EXERCISE DIRECTIONS » Copy every line of the data below word for word, leaving out the pictures.
EXTRACTED ENTRIES: Begin
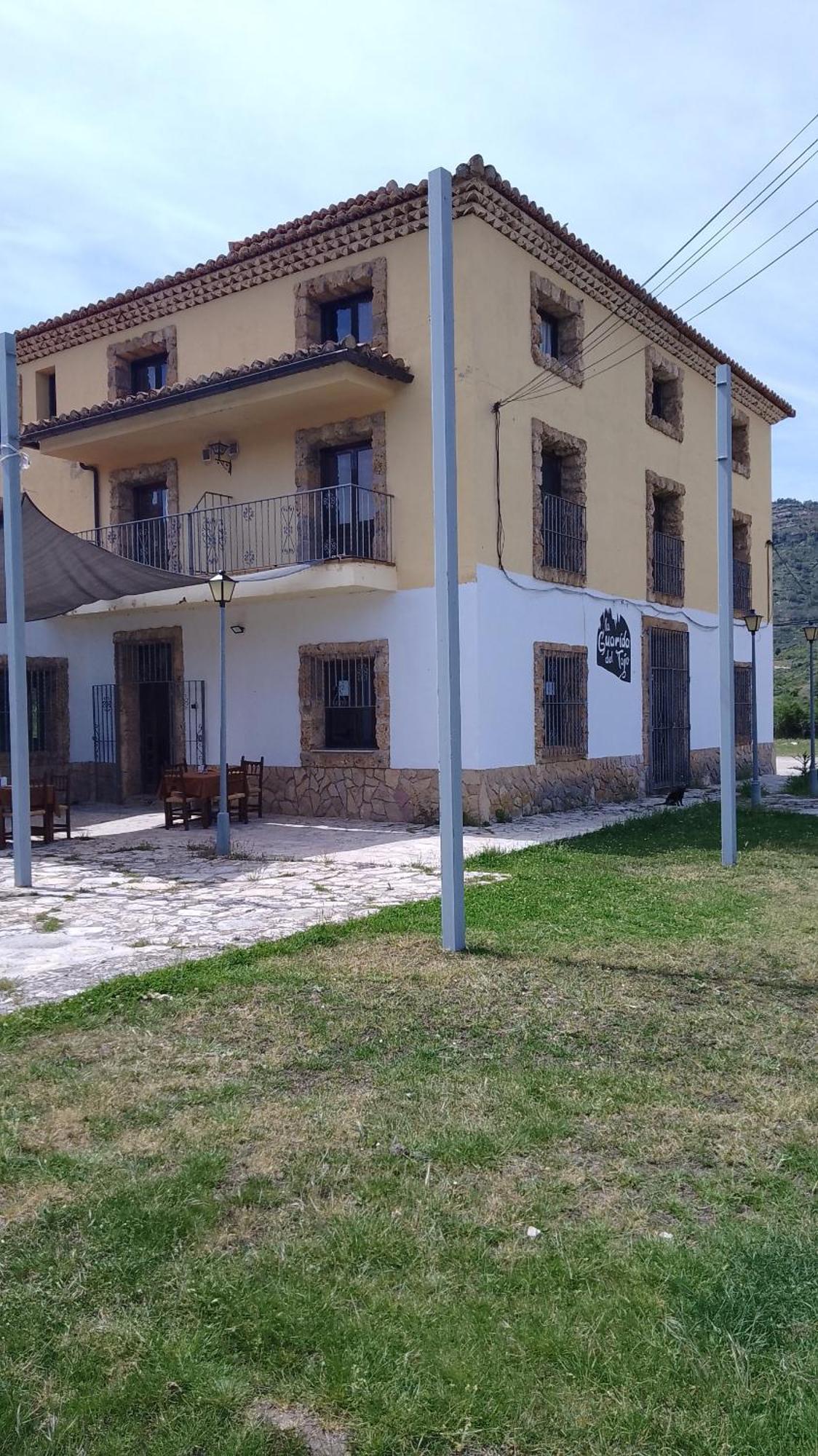 Eco Art Hotel Rural Tajo Peralejos de las Truchas Eksteriør bilde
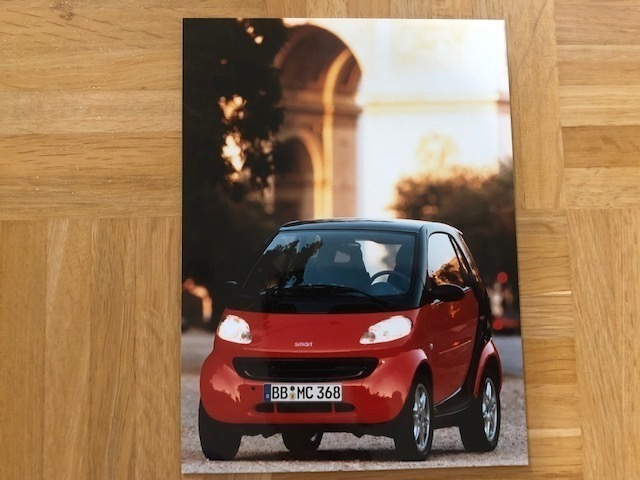 Lehdistökuva Smart Fortwo, Smart City Coupe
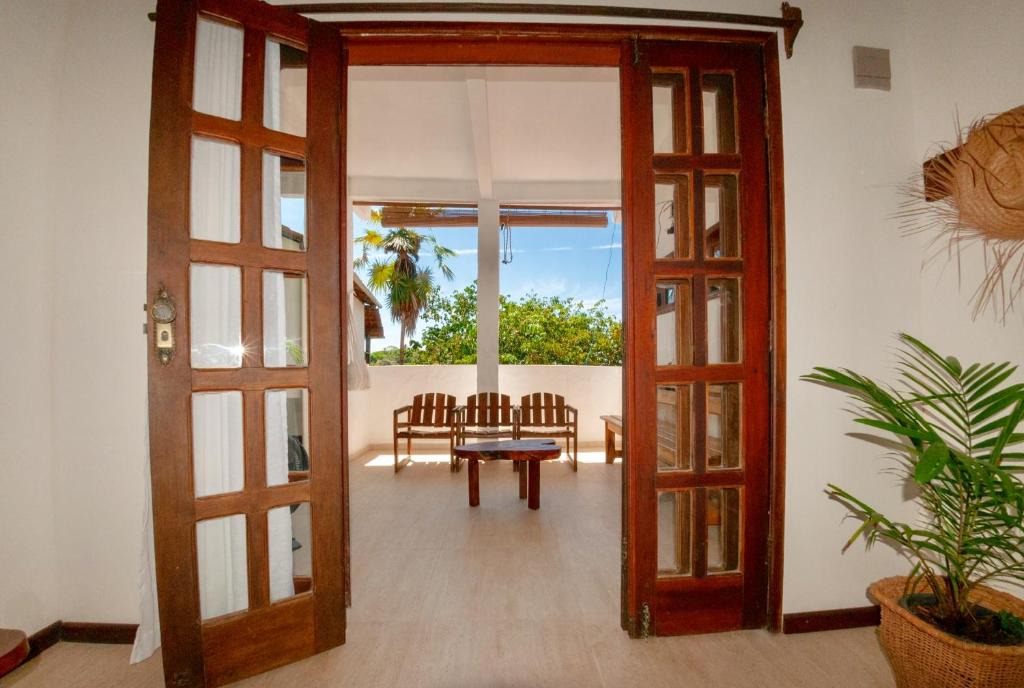 Morro de Sao Paulo Apartment | Apartamentos Quintal - 2 Quartos Suítes e Sala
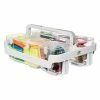 Deflect-O Deflecto 16.54 Qt. Lift Off Lid Storage Tote, White (29003) -ORGANIZTIONAL STORAGE Sales unnamed file 196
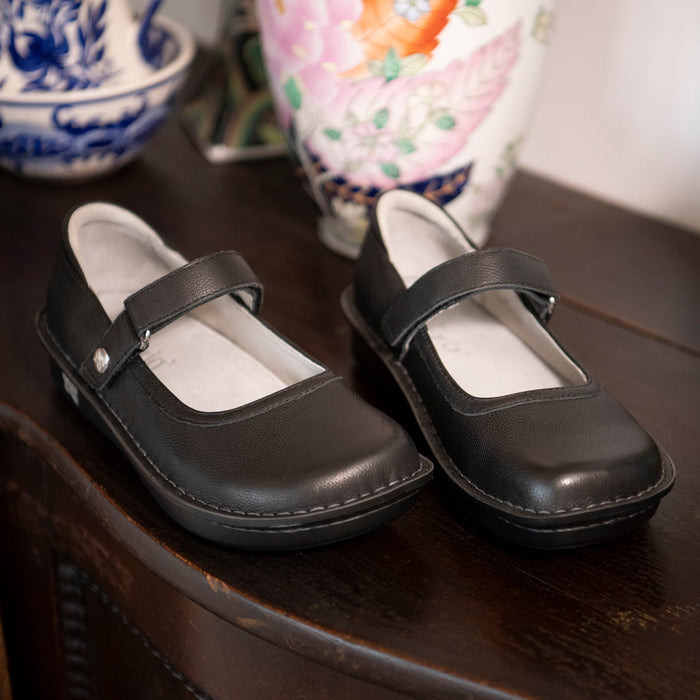 alegria Belle Upgrade Black Shoe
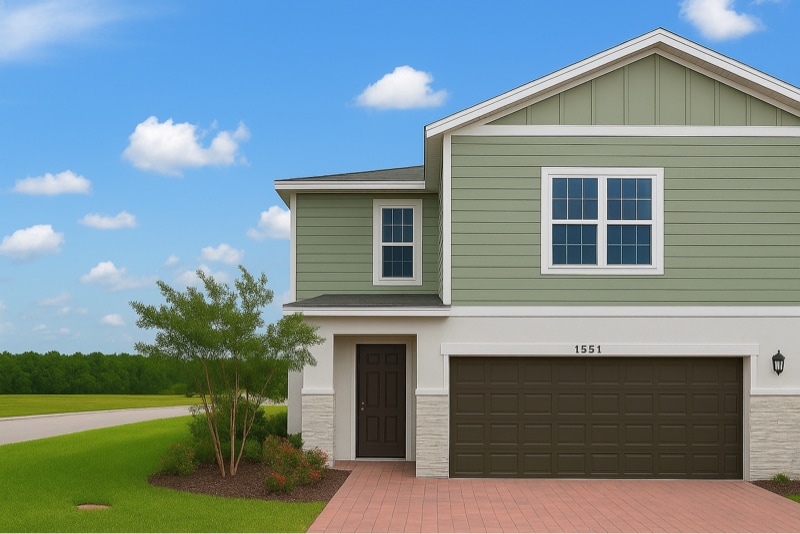 1551 Cloudy Ct in St. Cloud, FL - Building Photo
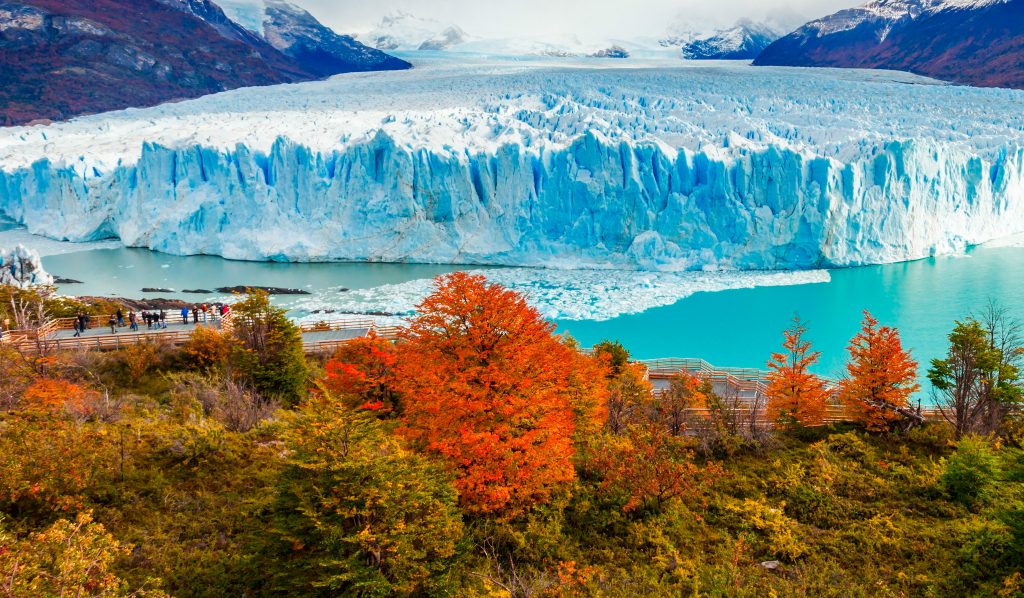 Pacote de viagem para Patagônia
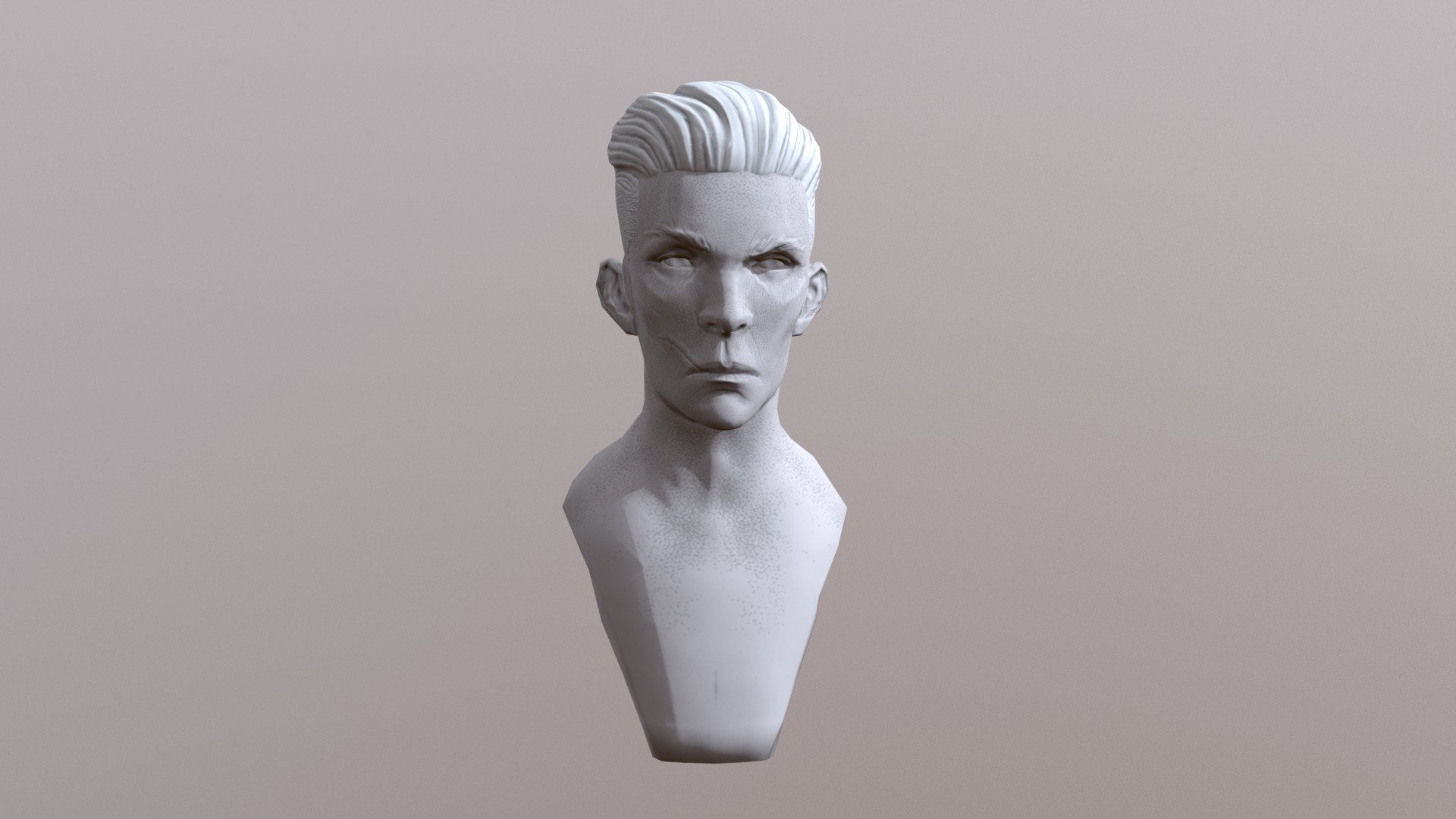 PORTRAIT - 3D model by miriam.bft [6fe9d3c] - Sketchfab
EXTRACTED ENTRIES: End
FINISHED EXERCISE »
 Eco Art Hotel Rural Tajo Peralejos de las Truchas Eksteriør bilde
 Lehdistökuva Smart Fortwo, Smart City Coupe
 Morro de Sao Paulo Apartment | Apartamentos Quintal - 2 Quartos Suítes e Sala
 Deflect-O Deflecto 16.54 Qt. Lift Off Lid Storage Tote, White (29003) -ORGANIZTIONAL STORAGE Sales unnamed file 196
 alegria Belle Upgrade Black Shoe
 1551 Cloudy Ct in St. Cloud, FL - Building Photo
 Pacote de viagem para Patagônia
 PORTRAIT - 3D model by miriam.bft [6fe9d3c] - Sketchfab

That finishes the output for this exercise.